O secretário de Estado das Comunidades Portuguesas chega terça-feira à Venezuela para uma visita que começa com uma reunião com o chefe da diplomacia venezuelana e inclui encontros com a comunidade portuguesa, nomeadamente com familiares dos detidos.
Emídio Sousa, de visita a Caracas e Valência, entre terça-feira e sexta-feira, tem como primeiro ponto na sua agenda uma reunião com o ministro das Relações Exteriores da Venezuela, Yván Gil Pinto, seguindo-se um encontro com familiares dos seis luso-venezuelanos que permanecem detidos no país.
Nesse mesmo dia, o ex-autarca de Santa Maria da Feira vai reunir-se com professores de língua portuguesa e com funcionários da embaixada em Caracas.
Para quarta-feira está, entre vários pontos da agenda, agendada uma visita ao consulado-geral, em Caracas, e um encontro com os conselheiros das comunidades portuguesas.
O dia terminará com uma visita ao centro português de Caracas, que será seguida de um jantar com a comunidade portuguesa.
Na quinta-feira, o secretário de Estado irá visitar um lar luso-venezuelano e a Casa Portuguesa do Estado Arágua, assim como o consulado honorário em Maracay.
À tarde, o governante parte para Valência, onde é esperado na Casa Portuguesa de San Diego, seguindo-se uma visita ao consulado-geral em Valência, último ponto da agenda do dia.
Por fim, sexta-feira, Emídio Sousa começa o dia a visitar a Sociedade de Beneficência das Damas Portuguesas, que precede a visita ao Santuário de Nossa Senhora de Fátima de Los Teques e ao consulado honorário em Los Teques.
O representante da diplomacia portuguesa vai ainda almoçar com a comunidade portuguesa em Los Teques e encontrar-se com representantes da oposição política venezuelana.
Esta deslocação de Emídio Sousa à Venezuela esteve agendada para o início de março, mas foi adiada devido ao contexto internacional e "à decorrente necessidade" do secretário de Estado "ficar a coordenar a operação de repatriamento dos cidadãos portugueses na região do Médio Oriente", referiu, num comunicado, o Ministério dos Negócios Estrangeiros.
Esta visita diplomática portuguesa sucede à realizada este mês pelo secretário-geral do Partido Socialista (PS), José Luís Carneiro, que foi alvo de críticas, nomeadamente dentro do seu próprio partido.
O presidente do Chega acusou, a 25 de março, José Luís Carneiro de ter ido à Venezuela "prestar vassalagem a um regime corrupto", com o líder parlamentar socialista a criticar André Ventura por ter ido à Hungria "celebrar a extrema-direita".
Antes, o eurodeputado e porta-voz do grupo do PSD no Parlamento Europeu (PE), Sebastião Bugalho, acusou o secretário-geral do PS de "branquear" o parlamento da Venezuela saído de eleições não reconhecidas internacionalmente e o deputado João Almeida, do CDS-PP, criticou a visita, considerando que foi "extemporânea, imprudente e irresponsável", e acusou José Luís Carneiro de fazer "diplomacia paralela".

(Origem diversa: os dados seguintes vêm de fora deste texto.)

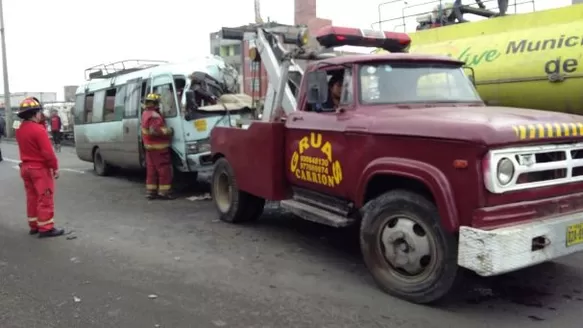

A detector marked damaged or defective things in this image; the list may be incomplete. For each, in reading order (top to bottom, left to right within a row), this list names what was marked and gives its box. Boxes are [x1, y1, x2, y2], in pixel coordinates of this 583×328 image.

broken windshield [358, 62, 482, 105]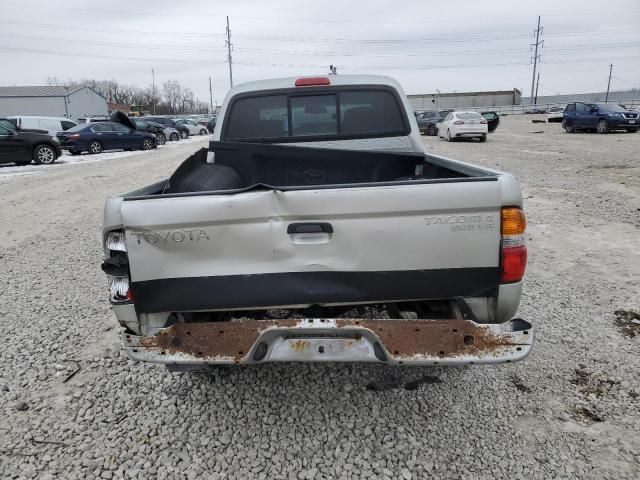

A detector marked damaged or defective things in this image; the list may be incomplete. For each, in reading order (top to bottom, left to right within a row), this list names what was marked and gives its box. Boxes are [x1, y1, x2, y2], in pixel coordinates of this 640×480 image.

rusty rear bumper [122, 316, 532, 366]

Carneiro justificou, domingo, durante o 25.º Congresso Nacional do PS, em Viseu, que a sua visita à Venezuela está relacionada com a necessidade de "exigir às autoridades a libertação dos portugueses detidos e a proteção da comunidade portuguesa e luso-venezuelana".

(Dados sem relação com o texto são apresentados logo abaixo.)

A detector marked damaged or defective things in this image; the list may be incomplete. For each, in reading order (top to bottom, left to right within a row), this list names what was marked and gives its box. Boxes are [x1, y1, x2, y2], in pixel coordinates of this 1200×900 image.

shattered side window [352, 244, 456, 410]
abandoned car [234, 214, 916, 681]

Durante a sua visita, com uma duração de quatro dias, reuniu-se com o ministro das Relações Exteriores, esteve no parlamento nacional e manteve contacto com as comunidades nos estados de Miranda, Arágua, Carabobo e La Guaira.
Esteve agendada uma audiência com a Presidente venezuelana, Delcy Rodriguez, que acabou por não ocorrer.
Os Estados Unidos da América efetuaram uma intervenção militar, no início do ano, na Venezuela que resultou na detenção do ex-Presidente Nicolás Maduro.
Maduro foi capturado pelas autoridades norte-americanas e transferido para os Estados Unidos, onde enfrenta acusações relacionadas com narcotráfico e outros crimes.